For a while now, I've been pondering how I was going to make the plugs for my control surface molds. Most of the surface is easy - I can either cut away the control surface of the wing or horizontal tail plug and use that, or I can use the molds I made from those plugs and make new plugs from the trailing edge portions of the molds. That's not the problem.
The problem is, how do I get nice, clean, smooth, radii to minimize the hinging gap between the control surface and the wing or horizontal stabilizer to which it is attached?
I've played around with a few schemes, and discovered that there are many ways of doing it. Unfortunately, most of them involve mass quantities of sandpaper, elbow grease, and good workmanship, all of which I hold in relatively limited supply.
The one way I have resolved to address this issue is with a router as shown in the following figure. Basically, I make a rough plug for the control surface and arrange it below the router bit so that the bit just touches the flattest part of the surface. Then I simply deflect the control surface around its hinge axis so that the router cuts away the proud portion of the overhang. Ta-da! Instant radius - for the width of the router bit, at least. All I need to do then is reset everything to translate the router by the bit diameter (less a little bit for some overlap) and then repeat.
As you can figure, that'd be fine for a couple of inches, but in the parlance of computer networking "isn't a very scaleable solution." And since I've got about 55 feet of this seal radius to form, there's great value in something that does scale well.
Enter the machine shown in cross-section below.
The carriage, shown in purple, rides on eight ball-bearings along two five-foot rails shown in green. Mounted on the carriage is a router, shown in red. Below the router, the control surface (blue) is mounted in an adjustable fixture such that the depth of cut is the same along the span of the surface, regardless of the taper of the surface. (Yes, this solution only works for linear tapers.)
The router will be translated down the rails using some sort of screw drive--probably just a 5-foot chunk of threaded rod that engages a nut welded to the carriage and turned by a crank at the end of the machine.
I figure that once I get the machine set up, I switch on the router and deflect the control surface through its travel to cut a 3/8" swath of radius. Then I turn the translation crank 5 turns to move the router 5/16" down the rails and deflect the surface again. It'll take 128 translations for the elevator, and about 460 translations for each flaperon section. I know that sounds like a lot, but I've done machine shop operations like that before, and once you get things set up right it goes pretty fast. And I think it's going to beat the heck out of sanding and filling and trying and adjusting the radius by eye.

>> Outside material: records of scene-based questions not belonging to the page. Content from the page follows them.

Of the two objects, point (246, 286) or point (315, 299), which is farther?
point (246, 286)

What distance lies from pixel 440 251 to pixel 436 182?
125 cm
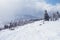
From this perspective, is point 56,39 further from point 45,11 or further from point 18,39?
point 45,11

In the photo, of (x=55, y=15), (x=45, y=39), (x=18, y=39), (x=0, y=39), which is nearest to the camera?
(x=45, y=39)

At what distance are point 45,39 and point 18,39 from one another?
5.21m

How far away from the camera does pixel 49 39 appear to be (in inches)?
699

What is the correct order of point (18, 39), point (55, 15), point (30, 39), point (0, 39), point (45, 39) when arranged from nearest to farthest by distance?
point (45, 39), point (30, 39), point (18, 39), point (0, 39), point (55, 15)

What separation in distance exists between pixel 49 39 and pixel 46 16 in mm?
85490

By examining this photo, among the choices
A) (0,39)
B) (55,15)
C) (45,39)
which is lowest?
(55,15)

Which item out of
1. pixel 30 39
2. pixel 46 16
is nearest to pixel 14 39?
pixel 30 39

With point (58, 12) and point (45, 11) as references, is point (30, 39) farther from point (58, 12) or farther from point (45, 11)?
point (58, 12)

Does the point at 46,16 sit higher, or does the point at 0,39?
the point at 0,39

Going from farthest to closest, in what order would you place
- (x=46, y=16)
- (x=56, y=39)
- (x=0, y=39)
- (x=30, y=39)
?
→ 1. (x=46, y=16)
2. (x=0, y=39)
3. (x=30, y=39)
4. (x=56, y=39)

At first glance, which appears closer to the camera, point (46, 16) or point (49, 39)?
point (49, 39)

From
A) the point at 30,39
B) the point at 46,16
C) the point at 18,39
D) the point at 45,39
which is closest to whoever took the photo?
the point at 45,39

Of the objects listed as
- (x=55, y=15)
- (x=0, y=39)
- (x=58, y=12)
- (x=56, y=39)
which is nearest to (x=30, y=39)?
(x=56, y=39)

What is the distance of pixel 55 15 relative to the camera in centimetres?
11994
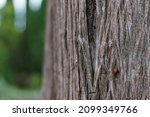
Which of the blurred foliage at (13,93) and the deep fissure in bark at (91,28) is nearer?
the deep fissure in bark at (91,28)

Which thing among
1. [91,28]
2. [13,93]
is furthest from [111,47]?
[13,93]

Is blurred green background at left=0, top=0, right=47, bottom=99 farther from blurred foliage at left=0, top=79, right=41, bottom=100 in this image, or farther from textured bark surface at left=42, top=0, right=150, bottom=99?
textured bark surface at left=42, top=0, right=150, bottom=99

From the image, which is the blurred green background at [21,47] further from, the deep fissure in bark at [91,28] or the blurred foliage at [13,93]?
the deep fissure in bark at [91,28]

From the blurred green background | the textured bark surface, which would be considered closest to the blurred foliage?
the blurred green background

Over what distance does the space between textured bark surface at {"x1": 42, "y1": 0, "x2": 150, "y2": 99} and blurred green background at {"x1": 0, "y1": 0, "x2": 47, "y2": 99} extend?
4319 millimetres

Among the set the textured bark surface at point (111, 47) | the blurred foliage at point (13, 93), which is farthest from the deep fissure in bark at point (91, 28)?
A: the blurred foliage at point (13, 93)

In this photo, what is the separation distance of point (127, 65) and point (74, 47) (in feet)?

Anyhow, here are some photos of the radiator under construction. It took about a day to put together the rails and carriage, and the next step is to finish mounting the router and then build the hinge line support:
Welding the two rails together
Trial-fitting the first carriage top member.
Measuring the carriage top member for the rest of the carriage parts
Carriage right and left chassis parts welded, getting ready to join them with crossmembers.
Basic carriage finished, test-fitting the router.
Closeup of router and carriage.
Looking up from below the carriage.
Next weekend I'm off to Yosemite to do the Royal Arches route again, with special attention to getting up and down the route in a single day. The weekend after, it's off to the gliderport to for sailplane rides for the kids.